*Task to carry out*
Emit only the lines from the line containing "From the image, which" through the last line of the entries, unchanged.

[START]

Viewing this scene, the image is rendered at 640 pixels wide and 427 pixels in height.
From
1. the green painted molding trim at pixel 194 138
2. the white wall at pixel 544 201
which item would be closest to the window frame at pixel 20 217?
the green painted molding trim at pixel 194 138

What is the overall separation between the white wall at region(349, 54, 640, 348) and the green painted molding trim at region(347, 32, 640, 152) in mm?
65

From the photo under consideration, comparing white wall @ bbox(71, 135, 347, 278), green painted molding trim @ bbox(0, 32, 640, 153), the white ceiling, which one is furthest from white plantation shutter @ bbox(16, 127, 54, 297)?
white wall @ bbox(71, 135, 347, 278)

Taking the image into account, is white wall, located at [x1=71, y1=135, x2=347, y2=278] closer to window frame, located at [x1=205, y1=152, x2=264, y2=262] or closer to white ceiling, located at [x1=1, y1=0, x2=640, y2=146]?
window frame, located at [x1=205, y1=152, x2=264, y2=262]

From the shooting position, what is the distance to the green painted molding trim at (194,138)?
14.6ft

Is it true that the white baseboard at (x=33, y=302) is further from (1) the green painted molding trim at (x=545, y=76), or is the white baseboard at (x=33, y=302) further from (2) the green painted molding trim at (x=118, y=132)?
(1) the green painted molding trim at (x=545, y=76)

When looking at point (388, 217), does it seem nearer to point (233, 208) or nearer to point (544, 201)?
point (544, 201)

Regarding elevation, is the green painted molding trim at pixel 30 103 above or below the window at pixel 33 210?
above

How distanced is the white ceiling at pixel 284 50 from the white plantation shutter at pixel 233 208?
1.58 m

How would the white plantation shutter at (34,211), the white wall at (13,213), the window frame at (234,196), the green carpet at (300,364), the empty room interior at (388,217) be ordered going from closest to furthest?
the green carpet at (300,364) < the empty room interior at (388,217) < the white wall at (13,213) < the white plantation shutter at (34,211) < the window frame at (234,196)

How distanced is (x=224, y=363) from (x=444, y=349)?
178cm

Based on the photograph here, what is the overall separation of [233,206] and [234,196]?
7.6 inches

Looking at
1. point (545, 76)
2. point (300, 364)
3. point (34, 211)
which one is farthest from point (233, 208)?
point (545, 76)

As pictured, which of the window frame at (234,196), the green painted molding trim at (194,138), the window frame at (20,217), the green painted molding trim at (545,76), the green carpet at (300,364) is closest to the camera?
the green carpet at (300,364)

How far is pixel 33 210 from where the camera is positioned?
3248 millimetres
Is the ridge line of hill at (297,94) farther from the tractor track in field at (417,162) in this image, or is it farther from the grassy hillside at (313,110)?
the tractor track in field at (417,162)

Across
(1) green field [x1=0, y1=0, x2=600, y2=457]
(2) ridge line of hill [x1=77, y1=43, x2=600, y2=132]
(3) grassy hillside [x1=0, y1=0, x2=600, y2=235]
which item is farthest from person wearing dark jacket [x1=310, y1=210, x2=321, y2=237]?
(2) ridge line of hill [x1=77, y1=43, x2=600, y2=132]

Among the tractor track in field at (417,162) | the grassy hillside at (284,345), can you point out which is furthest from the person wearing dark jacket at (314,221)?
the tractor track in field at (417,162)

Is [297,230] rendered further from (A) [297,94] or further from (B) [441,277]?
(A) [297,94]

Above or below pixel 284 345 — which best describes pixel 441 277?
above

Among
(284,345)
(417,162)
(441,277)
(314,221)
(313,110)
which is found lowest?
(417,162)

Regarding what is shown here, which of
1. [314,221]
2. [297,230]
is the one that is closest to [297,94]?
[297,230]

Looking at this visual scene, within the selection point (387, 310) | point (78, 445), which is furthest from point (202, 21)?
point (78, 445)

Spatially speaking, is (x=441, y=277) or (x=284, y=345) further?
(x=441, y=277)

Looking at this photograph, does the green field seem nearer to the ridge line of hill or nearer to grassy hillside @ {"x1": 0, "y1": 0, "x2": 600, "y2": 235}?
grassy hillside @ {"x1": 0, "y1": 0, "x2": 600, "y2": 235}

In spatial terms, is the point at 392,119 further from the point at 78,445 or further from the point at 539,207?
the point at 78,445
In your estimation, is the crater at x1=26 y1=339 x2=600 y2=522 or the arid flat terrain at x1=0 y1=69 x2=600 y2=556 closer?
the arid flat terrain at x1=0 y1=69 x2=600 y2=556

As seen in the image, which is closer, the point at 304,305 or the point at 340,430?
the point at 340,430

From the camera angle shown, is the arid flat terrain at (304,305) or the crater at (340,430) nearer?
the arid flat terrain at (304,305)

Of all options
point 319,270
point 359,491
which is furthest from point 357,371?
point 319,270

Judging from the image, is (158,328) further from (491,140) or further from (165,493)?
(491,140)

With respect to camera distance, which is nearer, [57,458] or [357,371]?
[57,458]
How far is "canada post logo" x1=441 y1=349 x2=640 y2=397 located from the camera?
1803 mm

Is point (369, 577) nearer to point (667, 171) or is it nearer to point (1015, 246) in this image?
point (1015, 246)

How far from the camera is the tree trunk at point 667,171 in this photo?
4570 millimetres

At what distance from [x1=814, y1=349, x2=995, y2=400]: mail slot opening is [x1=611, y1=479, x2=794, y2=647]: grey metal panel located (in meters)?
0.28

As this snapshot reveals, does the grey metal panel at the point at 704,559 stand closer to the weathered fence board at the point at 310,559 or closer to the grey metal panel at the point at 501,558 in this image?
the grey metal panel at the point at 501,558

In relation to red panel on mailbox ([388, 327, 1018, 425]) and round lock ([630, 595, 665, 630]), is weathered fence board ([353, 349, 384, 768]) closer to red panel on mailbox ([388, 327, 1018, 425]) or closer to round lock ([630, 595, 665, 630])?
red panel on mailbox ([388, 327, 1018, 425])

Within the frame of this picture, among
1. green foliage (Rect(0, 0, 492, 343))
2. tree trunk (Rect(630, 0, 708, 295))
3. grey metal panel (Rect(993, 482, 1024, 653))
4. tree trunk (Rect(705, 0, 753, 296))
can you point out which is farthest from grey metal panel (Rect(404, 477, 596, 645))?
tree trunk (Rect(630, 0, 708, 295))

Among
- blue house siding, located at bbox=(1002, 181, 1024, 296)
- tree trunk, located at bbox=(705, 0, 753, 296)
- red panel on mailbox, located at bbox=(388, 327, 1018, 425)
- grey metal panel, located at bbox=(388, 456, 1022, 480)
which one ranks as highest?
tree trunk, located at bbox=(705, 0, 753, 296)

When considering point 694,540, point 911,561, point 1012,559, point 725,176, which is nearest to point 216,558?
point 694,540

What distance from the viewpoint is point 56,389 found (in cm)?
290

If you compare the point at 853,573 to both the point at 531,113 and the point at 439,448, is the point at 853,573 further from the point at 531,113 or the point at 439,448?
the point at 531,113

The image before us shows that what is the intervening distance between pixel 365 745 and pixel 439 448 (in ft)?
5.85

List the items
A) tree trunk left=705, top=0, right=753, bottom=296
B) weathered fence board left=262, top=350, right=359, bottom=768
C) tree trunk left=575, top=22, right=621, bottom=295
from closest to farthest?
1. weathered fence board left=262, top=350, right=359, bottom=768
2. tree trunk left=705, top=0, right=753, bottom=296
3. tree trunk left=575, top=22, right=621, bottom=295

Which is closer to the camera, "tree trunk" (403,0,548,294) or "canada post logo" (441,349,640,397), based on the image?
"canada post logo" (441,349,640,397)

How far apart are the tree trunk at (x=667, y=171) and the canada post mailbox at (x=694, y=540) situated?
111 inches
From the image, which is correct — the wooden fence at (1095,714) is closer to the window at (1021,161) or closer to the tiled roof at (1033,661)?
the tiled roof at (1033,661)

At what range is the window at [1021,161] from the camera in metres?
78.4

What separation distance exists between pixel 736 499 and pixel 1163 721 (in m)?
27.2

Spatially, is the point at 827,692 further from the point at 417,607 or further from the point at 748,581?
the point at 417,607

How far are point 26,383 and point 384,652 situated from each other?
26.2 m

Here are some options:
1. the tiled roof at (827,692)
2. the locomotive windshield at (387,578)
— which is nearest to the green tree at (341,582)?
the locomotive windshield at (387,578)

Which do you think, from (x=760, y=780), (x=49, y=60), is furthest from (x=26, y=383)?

[END]

*Answer below*
From the image, which is correct — the wooden fence at (1095,714) is closer to the window at (1021,161) or closer to the tiled roof at (1033,661)?
the tiled roof at (1033,661)

At what range is the window at [1021,161] from the camera in metres?
78.4

What separation distance exists between pixel 736 499 and pixel 1163 721 (in m)?
27.2

Spatially, is the point at 827,692 further from the point at 417,607 or further from the point at 748,581?
the point at 417,607

How far are point 26,383 and point 384,652 situated from each other?
26.2 m

Here are some options:
1. the tiled roof at (827,692)
2. the locomotive windshield at (387,578)
— which is nearest to the green tree at (341,582)?
the locomotive windshield at (387,578)

Which do you think, from (x=760, y=780), (x=49, y=60), is furthest from (x=26, y=383)?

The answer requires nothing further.